Ya decíamos cuando comentábamos el retorno de José Tomás y su reaparición en Barcelona que no nos quedaba claro qué fiesta era la que se pretendía salvar. La iniciativa catalana para hacer volver al público a la plaza fue vista por muchos como un razonable intento por recuperar algo que se estaba perdiendo inexorablemente y muchos sostuvieron que cualquier esfuerzo por traer público a la Monumental y por poner la fiesta en el candelero, era loable y digno de apoyo.
Ante tanta euforia colectiva, respaldada por los estamentos más heterogéneos de la cultura y el arte, muchos de los cuales no tienen absolutamente ninguna afinidad o conocimiento de lo que realmente es la tauromaquia, surgieron las voces de los “reventadores” de siempre, incluso en estas páginas, manifestando sus dudas acerca de si lo que se quería salvar era la fiesta o el negocio.
Pues bien, la ideología del “todo vale” para promover la tauromaquia quedó en evidencia en la mediática corrida de Barcelona y más todavía durante las apariciones posteriores de José Tomás, especialmente la recientemente auspiciada por la misma Plataforma catalana para la defensa de la fiesta, en Ávila.
Ha quedado meridianamente claro para todo aquel que fundó alguna esperanza en que la sola presencia de un torero pudiera traer vientos nuevos a un espectáculo devaluado, que el camino seguido es, no solamente inoperante para la recuperación de los valores de siempre del arte del toreo, sino que representa un puntillazo más a la descordada fiesta.
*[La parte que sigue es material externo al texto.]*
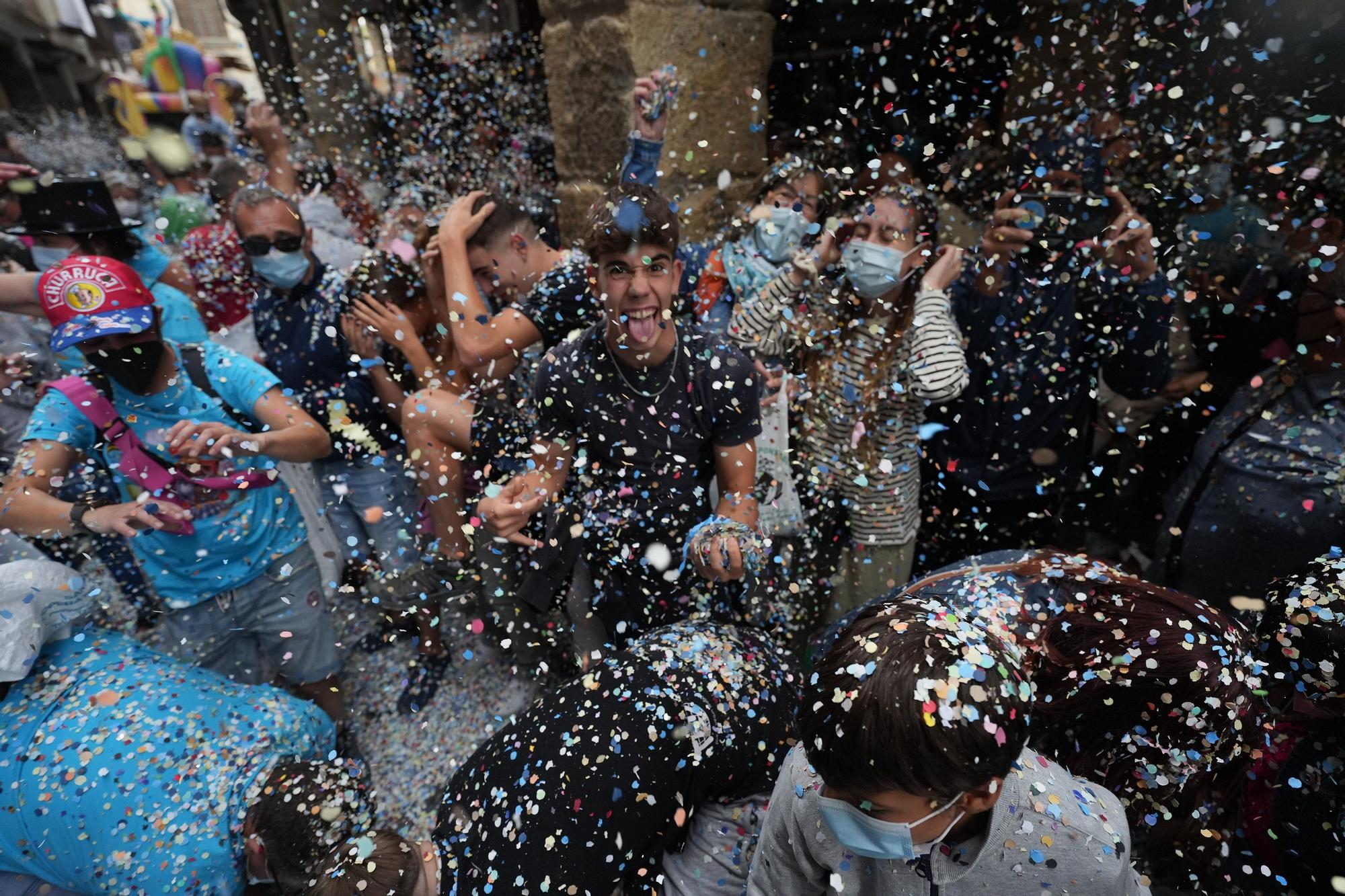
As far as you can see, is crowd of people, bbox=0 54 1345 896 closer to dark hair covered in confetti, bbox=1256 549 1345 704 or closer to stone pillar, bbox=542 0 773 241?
dark hair covered in confetti, bbox=1256 549 1345 704

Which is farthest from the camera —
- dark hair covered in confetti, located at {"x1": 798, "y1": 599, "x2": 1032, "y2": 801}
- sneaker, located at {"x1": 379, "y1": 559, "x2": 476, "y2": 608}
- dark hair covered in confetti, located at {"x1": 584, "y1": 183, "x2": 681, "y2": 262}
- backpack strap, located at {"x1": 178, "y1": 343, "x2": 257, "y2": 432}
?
sneaker, located at {"x1": 379, "y1": 559, "x2": 476, "y2": 608}

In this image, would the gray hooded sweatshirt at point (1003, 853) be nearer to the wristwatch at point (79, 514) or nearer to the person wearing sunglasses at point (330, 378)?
the person wearing sunglasses at point (330, 378)

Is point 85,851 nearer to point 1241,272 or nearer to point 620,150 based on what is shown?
point 620,150

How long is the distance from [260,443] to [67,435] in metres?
0.68

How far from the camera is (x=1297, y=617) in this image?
4.72 feet

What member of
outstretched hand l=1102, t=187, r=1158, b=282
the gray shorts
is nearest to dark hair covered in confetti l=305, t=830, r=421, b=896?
the gray shorts

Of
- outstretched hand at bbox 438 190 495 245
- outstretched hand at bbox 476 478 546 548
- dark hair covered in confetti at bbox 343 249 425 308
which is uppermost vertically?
outstretched hand at bbox 438 190 495 245

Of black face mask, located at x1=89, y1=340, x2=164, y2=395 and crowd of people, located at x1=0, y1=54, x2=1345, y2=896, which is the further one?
black face mask, located at x1=89, y1=340, x2=164, y2=395

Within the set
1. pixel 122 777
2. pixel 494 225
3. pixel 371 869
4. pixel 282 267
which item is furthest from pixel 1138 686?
pixel 282 267

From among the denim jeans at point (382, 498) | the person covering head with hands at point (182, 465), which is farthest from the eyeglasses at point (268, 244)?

Puede que sea el bajonazo definitivo aunque la tauromaquia, y especialmente su afición, han demostrado una capacidad de supervivencia que los ha hecho superar las etapas más oscuras como la de la influencia de Manolete o la era de El Cordobés.
La diferencia es que en ambos casos había alternativas. Había toreros capaces de presentar una digna contrapartida al fraude, había toros para demostrar que la cabaña brava no estaba extinguida, había prensa honesta y documentada capaz de denunciar y enseñar y la afición en las plazas no estaba prácticamente anulada por la horda bullanguera que busca la diversión a través del “todo vale” y que todavía se ve respaldada por los comentarios de la prensa del día siguiente.
Ahora la afición está sola. Los pocos profesionales que podrían ponerse de su lado ven que cada vez es más difícil y más ocioso remar contra corriente. A todos ellos les va la supervivencia en esto y pocos, poquísimos, quieren ponerla en juego por salvar un espectáculo que nadie quiere, excepto los cuatro chiflados del autobús, esos a los que quieren echar de la plaza. Les sale más fácil y más rentable unirse al carro de los vencedores, aun a riesgo de que la fiesta vaya camino a su ocaso definitivo, porque la tauromaquia sin emoción, sin toro y, por ende, sin arte, no es sustentable ni justificable.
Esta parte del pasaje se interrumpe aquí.